Before Elizabeth’s 87th birthday (which she would never get to celebrate), she received a letter from her dearest Susan. The letter read, “If is fifty-one years since we first met and we have been busy through every one of them, stirring up the world to recognize the right of women. . . . We little dreamed when we began this contest . . .that half a century later we would be compelled to leave the finish of the battle to another generation of women. But our hearts are filled with joy to know that they enter upon this task equipped with a college education, with business experience, with the freely admitted right to speak in public—all of which were denied to women fifty years ago. . . . These strong, courageous, capable, young women will take our place and complete our work. There is an army of them where we were but a handful.”

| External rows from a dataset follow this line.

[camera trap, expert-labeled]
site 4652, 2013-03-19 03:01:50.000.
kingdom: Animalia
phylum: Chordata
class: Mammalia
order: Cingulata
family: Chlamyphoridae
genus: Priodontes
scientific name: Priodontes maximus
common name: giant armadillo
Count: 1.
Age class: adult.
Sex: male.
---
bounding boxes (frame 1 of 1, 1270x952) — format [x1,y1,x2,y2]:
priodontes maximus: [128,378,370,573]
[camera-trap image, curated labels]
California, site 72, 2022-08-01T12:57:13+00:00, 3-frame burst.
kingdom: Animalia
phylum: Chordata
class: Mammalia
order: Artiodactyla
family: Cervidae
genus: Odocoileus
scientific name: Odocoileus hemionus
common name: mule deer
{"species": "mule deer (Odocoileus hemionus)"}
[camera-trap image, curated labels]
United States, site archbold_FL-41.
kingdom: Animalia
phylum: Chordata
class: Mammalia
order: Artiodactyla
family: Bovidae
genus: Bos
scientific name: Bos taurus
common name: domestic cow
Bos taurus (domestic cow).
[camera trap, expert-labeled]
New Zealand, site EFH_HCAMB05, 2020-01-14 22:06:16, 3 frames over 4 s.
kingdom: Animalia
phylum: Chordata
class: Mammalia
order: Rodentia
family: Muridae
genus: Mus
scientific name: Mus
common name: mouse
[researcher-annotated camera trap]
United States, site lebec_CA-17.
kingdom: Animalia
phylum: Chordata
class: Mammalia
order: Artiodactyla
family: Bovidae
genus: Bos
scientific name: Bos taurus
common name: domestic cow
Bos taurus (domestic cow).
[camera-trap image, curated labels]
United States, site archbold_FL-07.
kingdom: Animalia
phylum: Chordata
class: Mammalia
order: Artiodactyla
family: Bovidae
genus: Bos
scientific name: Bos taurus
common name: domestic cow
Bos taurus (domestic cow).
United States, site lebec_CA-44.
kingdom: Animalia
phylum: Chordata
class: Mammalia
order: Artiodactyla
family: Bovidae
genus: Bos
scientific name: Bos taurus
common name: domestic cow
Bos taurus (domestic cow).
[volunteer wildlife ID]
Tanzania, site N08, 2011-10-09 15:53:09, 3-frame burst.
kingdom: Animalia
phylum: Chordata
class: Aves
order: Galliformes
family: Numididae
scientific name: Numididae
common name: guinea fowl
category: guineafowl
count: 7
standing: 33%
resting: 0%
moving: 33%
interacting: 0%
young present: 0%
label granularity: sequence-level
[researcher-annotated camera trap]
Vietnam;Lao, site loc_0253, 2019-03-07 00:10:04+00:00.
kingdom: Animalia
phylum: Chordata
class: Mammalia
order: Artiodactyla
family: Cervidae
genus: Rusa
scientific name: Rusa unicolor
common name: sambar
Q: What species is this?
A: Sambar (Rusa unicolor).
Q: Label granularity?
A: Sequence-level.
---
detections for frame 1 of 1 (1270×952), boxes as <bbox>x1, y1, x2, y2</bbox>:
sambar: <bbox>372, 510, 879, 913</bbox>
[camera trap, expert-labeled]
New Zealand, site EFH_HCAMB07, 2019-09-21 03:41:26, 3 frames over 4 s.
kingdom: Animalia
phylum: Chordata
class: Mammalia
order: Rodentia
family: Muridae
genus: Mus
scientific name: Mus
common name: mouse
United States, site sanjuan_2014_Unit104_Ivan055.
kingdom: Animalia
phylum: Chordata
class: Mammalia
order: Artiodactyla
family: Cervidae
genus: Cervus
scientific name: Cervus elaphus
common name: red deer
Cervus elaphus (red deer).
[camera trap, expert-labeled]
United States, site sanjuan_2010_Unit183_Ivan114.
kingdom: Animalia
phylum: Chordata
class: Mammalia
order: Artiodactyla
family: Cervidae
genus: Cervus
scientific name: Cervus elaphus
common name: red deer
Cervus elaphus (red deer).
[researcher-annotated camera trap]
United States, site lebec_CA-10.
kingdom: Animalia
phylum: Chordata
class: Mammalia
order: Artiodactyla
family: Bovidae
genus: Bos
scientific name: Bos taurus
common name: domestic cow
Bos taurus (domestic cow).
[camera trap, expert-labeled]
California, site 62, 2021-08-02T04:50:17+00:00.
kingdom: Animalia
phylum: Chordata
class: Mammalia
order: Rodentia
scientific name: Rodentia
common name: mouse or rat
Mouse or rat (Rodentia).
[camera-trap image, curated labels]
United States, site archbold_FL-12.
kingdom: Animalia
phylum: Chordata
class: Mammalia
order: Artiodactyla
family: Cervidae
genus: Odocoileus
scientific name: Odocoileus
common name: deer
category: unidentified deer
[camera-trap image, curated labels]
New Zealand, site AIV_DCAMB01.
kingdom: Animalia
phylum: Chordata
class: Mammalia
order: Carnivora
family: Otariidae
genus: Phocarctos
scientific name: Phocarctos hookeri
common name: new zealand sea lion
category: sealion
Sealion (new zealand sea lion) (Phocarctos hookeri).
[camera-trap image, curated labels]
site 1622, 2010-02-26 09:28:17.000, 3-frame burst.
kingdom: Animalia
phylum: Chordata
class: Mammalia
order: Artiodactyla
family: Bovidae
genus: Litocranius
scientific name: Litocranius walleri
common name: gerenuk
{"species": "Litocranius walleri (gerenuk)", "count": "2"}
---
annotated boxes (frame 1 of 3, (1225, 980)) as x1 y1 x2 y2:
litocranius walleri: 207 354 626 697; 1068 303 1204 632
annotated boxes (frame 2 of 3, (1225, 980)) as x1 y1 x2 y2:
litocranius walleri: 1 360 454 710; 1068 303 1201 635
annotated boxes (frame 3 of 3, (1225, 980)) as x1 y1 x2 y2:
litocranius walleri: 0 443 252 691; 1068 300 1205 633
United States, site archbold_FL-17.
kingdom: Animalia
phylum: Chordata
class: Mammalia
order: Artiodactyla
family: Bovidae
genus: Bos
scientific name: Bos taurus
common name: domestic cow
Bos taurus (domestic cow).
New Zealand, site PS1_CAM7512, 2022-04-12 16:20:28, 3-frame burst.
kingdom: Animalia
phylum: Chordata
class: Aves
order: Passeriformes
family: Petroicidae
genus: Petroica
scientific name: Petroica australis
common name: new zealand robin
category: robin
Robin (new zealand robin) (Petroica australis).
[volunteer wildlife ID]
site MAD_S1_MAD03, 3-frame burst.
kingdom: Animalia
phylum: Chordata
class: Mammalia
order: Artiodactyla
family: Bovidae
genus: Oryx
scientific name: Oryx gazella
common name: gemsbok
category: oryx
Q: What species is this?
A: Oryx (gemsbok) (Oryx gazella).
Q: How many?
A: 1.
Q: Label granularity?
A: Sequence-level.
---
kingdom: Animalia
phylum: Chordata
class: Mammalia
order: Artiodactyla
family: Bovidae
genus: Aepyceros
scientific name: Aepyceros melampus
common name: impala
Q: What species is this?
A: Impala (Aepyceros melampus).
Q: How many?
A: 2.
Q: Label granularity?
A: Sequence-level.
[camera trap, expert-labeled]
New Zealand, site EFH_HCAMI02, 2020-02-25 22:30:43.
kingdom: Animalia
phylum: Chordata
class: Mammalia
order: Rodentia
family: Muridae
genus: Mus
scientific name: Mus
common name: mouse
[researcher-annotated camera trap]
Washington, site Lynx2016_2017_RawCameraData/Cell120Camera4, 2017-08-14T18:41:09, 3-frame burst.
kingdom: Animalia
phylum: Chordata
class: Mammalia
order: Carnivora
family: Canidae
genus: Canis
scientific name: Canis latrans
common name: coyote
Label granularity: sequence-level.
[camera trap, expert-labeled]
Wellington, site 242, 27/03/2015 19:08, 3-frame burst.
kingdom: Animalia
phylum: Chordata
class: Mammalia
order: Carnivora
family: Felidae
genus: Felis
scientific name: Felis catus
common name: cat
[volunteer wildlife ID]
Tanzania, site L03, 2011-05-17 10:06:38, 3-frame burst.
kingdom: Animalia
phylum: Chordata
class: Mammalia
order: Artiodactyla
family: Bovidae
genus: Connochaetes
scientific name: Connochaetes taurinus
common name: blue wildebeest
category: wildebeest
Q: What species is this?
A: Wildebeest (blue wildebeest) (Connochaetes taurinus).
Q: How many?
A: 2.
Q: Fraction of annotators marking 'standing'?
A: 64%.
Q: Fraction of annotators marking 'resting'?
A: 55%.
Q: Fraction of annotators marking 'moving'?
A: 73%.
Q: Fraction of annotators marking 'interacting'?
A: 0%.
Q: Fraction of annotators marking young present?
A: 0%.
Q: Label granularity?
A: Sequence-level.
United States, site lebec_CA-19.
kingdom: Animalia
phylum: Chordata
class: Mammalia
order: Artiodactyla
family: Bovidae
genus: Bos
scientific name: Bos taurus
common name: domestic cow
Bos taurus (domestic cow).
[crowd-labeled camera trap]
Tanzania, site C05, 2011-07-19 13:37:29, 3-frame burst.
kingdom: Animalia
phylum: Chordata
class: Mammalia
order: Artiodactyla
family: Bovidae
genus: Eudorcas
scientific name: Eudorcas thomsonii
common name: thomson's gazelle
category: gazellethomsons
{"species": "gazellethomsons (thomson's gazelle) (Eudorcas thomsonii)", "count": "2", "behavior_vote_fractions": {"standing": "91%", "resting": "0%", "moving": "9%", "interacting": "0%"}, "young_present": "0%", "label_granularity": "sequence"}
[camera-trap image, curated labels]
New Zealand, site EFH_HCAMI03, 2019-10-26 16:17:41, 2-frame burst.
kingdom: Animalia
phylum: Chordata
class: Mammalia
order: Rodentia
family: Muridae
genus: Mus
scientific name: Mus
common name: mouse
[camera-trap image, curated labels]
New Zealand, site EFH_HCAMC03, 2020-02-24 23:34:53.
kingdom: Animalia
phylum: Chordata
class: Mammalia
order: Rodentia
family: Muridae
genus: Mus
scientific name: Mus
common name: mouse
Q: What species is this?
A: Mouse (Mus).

In an age where social media influencers, fashion and beauty bloggers, and reality stars fight for the attention and devotion of our young girls, it is important to remind them that it wasn’t that long ago when women were considered “members of the state” and not recognized as citizens of the United States. Women were denied rights, choices, and privileges that were eventually given to freed male slaves. Susan and Elizabeth were trailblazers and pioneers who made it possible for women to have a seat at the table…to have a voice in the discussion. They weren’t just reformers, activists, and suffragists, they were crusaders, soldiers, and warriors. Before our young girls and women put on a soccer jersey, sit down to choose their college, or review a ballot before an upcoming election, they need to remember that these choices are possible because of an introduction between two women who were outside enjoying a pretty spring day in New York.